Ukraine kann Garnison in Artjomowsk nur opfern – um Wagner-Sturmtrupps zu verlangsamen

Ein neuer Frontabschnitt lässt sich im Ukraine-Krieg ausmachen: Zunächst noch nicht geographisch neu, durch das Eröffnen einer neuen Front – vielmehr lassen die enge Verzahnung und die identische Beschaffenheit der Kampfhandlungen am Stück von Artjomowsk bis zu Sewersk im Norden diese Strecke aus dem Frontabschnitt Donbass legitimerweise heraustrennen.

Das Aufgebot der Ukraine im Stadtinneren von Artjomowsk ist schon länger von jeglichen praktikablen Wegen zur Versorgung, Verstärkung und Rückzug abgeschnitten, also militärisch gesehen todgeweiht – doch Kiew gibt seinen Truppen dort immer noch kein Kommando, sich zu ergeben. Das ukrainische Kommando opfert sie also dafür auf, die Sturmtrupps des russischen privaten Militärunternehmens Wagner durch Gefechte zu binden, so lange es eben geht – damit sie nicht nach Norden in die Umgebung von Sewersk vorrücken können, wo ihre Kameraden aktuell ebenfalls im Sturmkampf begriffen sind, hält Juri Podoljaka fest.

Nicht nur sind die in der weiteren Umgebung von Artjomowsk – bei Tschassow Jar und Slawjansk – konzentrierten ukrainischen Truppen außerstande, die operativ eingekesselte Garnison in Artjomowsk zu entlasten. Mehr noch, immer weitere Kontingente werden erzwungenermaßen immer wieder zur Abwehr der russischen Angriffe nahe Tschassow Jar in den Kampf geworfen.
Am Frontabschnitt Saporoschje derweil hat die mehrfach gestaffelte russische Verteidigung eine erste Feuerprobe absolviert: Kiews Truppen haben sich dort an der Aufklärung durch Kampf versucht – und es nicht einmal durch die erste der mehreren Defensivlinien geschafft.

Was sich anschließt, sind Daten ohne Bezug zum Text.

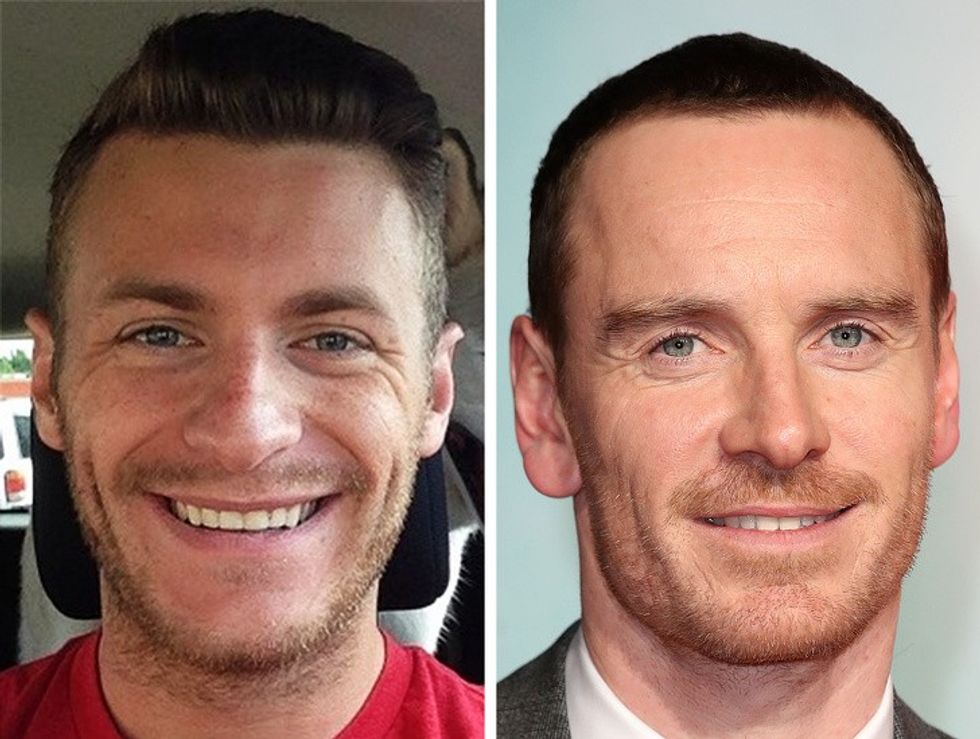 15302077 45845560 83c8d09bda2bc485dc72e9c9ed8bcf0a01320469 1500 1 1580369328 728 b286235e0b 1589207581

Die ukrainischen Verluste allein an Fahrzeugen sollen sich auf sechs Panzer, ein Rad-Transportpanzer und zwei Schützenpanzer belaufen. Der russische Kriegsberichterstatter Alexander Sladkow beschreibt massive Verteidigungsanlagen und kommentiert:  "Die ukrainischen Truppen wollen bis zur Krim vorstoßen? Diesen Versuch will ich sehen." Juri Podoljaka vertritt eine ähnliche Ansicht: Beim Versuch einer Offensive dort würde Kiews Militär spätestens an der dritten Defensivlinie zum Stillstand gebracht werden – "Doch in Anbetracht der Art und Weise, wie alles aufgebaut ist, sowie der Probleme, die Kiew mit seiner Mobilmachungskampagne und den westlichen Rüstungslieferungen hat, lässt sich begründet hoffen, dass es dem Gegner nicht einmal gelingen wird, die erste Verteidigungslinie zu durchbrechen", so der Militärbeobachter.

Juri Podoljaka ist ein ukrainischer politischer Blogger (auf Youtube hatte sein Kanal vor der Löschung durch die Verwaltung der Plattform 2,6 Millionen Abonnenten) und Journalist aus Sumy (er wohnt seit dem Jahr 2014 im russischen Sewastopol), dessen Einsichten im Zeitraum um den Beginn der Intervention in den russischen Medien zunehmend gefragter wurden. Seine Analyseausgaben warten mit nur wenigen Zahlen auf – dafür vermittelt er durch Arbeit mit Karten aber ein gutes Verständnis vom räumlichen Umfang der jeweiligen Entwicklungen und bietet dann und wann kurzfristige Prognosen.

An Quellen bemüht Podoljaka einerseits offen zugängliche Daten: Dies sind Meldungen von Augenzeugen in den sozialen Medien sowie Meldungen des russischen, aber auch des ukrainischen Verteidigungsministeriums. Andererseits gibt er Insiderquellen an: Neben solchen in den Volksmilizen und Sicherheitsorganen der russischen Volksrepubliken Donezk und Lugansk seien dies solche in den ukrainischen Sicherheits- und Regierungsbehörden, die er aufgrund alter Beziehungen aus der Zeit als ukrainischer Journalist noch zu unterhalten erklärt. Um es mit dem aktuellen Jargon der Aufklärungsdienste auszudrücken, ist Juri Podoljaka also vornehmlich ein OSINT-Analyst.